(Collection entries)
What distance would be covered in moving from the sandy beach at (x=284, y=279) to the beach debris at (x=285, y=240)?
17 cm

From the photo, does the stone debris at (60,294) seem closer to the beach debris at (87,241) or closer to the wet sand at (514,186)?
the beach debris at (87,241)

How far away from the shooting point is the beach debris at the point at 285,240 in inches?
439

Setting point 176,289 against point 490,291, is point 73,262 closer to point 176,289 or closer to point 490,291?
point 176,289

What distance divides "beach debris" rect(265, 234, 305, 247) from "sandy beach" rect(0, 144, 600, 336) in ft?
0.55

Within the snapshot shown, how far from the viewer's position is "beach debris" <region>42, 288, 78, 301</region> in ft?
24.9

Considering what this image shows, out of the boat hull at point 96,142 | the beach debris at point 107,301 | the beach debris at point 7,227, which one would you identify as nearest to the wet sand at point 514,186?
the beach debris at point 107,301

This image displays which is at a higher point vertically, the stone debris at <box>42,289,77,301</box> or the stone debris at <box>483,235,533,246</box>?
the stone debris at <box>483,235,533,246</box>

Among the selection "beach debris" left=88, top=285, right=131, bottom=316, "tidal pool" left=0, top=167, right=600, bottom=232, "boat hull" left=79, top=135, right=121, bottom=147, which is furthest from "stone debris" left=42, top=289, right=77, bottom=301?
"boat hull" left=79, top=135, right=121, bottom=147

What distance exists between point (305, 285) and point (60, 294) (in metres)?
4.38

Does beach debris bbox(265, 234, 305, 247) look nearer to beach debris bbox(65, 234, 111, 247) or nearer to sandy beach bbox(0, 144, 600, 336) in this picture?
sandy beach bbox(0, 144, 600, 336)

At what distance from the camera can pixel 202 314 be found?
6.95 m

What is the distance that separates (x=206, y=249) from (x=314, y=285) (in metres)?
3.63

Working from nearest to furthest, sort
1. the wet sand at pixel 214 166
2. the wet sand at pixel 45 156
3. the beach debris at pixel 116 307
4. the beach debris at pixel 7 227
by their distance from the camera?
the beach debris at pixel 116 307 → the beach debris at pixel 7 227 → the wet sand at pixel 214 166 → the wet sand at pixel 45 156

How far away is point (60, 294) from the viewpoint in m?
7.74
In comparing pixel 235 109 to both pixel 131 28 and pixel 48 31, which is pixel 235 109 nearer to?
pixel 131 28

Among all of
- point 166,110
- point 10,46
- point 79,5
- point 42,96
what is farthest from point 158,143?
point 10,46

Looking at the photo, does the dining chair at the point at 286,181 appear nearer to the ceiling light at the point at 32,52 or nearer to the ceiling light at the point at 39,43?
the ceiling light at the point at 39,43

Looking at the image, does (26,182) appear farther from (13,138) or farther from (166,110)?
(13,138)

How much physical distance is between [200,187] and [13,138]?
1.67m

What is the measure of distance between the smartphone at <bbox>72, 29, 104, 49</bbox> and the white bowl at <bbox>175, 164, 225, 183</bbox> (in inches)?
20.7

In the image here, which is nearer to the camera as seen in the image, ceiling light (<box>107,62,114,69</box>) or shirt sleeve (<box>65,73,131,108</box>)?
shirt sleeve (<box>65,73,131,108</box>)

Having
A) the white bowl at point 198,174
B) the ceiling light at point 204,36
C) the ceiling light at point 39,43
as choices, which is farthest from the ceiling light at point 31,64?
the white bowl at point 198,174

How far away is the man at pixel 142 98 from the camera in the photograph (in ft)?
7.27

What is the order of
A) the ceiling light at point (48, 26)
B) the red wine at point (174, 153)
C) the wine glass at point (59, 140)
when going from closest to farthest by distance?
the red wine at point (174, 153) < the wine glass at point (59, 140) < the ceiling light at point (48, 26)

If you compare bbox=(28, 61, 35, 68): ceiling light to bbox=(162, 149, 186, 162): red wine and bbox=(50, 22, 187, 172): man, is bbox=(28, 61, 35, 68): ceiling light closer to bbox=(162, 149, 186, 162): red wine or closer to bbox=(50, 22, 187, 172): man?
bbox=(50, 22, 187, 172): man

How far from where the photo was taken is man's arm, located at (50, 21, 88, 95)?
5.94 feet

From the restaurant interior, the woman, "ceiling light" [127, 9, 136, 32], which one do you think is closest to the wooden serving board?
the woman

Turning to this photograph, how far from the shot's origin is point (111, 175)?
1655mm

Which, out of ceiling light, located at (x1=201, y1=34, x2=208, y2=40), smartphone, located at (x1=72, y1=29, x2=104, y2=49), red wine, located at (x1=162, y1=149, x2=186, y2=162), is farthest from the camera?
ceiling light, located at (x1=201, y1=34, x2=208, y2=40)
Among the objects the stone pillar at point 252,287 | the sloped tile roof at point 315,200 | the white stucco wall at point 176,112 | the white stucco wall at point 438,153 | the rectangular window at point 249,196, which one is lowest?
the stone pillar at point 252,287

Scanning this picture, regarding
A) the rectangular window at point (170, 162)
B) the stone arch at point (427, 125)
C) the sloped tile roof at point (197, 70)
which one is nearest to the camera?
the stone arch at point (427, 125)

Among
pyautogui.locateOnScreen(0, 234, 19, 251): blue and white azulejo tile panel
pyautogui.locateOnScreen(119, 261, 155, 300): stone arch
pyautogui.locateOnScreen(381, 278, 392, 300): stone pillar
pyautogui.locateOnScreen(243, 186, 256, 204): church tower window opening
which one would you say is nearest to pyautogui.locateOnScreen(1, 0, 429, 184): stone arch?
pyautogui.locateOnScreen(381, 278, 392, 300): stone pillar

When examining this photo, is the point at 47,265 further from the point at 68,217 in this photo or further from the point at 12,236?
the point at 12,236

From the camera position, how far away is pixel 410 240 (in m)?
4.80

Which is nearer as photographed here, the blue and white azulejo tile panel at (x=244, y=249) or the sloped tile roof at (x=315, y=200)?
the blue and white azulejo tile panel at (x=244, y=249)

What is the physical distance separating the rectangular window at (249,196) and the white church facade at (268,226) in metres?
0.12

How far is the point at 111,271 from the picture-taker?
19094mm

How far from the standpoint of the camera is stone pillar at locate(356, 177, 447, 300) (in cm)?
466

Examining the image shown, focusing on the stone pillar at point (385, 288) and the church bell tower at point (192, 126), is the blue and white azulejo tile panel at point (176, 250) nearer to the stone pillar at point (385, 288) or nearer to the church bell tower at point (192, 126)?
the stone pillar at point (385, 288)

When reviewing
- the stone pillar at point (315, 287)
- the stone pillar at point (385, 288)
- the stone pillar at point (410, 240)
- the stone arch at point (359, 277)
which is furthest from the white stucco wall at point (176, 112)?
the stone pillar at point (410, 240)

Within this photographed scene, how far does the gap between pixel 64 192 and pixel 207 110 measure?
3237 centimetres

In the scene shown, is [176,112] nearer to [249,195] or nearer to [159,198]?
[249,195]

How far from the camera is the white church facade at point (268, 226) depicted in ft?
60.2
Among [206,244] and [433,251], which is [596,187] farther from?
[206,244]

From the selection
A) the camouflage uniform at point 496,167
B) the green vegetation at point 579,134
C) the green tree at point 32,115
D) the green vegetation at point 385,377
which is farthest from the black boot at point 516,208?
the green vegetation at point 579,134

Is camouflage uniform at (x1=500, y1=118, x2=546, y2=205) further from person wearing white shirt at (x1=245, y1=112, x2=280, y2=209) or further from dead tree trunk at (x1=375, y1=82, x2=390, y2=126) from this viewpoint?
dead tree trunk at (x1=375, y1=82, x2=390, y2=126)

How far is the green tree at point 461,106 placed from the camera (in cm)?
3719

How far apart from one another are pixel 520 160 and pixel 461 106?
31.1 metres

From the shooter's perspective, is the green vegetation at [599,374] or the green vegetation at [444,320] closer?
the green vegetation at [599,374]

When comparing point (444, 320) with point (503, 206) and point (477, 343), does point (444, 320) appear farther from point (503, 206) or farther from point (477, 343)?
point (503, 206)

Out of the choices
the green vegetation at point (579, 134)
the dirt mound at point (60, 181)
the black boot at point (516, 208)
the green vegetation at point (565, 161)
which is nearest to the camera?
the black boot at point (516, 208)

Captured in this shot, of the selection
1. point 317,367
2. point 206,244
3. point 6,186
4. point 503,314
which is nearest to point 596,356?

**REQUIRED WORK**:
Which lines of the listing contain the string "arch"? Report each of those lines in full.

**SOLUTION TO THIS EXERCISE**:
B) the stone arch at point (427, 125)
the stone arch at point (427, 125)
pyautogui.locateOnScreen(119, 261, 155, 300): stone arch
which one would you say is nearest to pyautogui.locateOnScreen(1, 0, 429, 184): stone arch?
- the stone arch at point (359, 277)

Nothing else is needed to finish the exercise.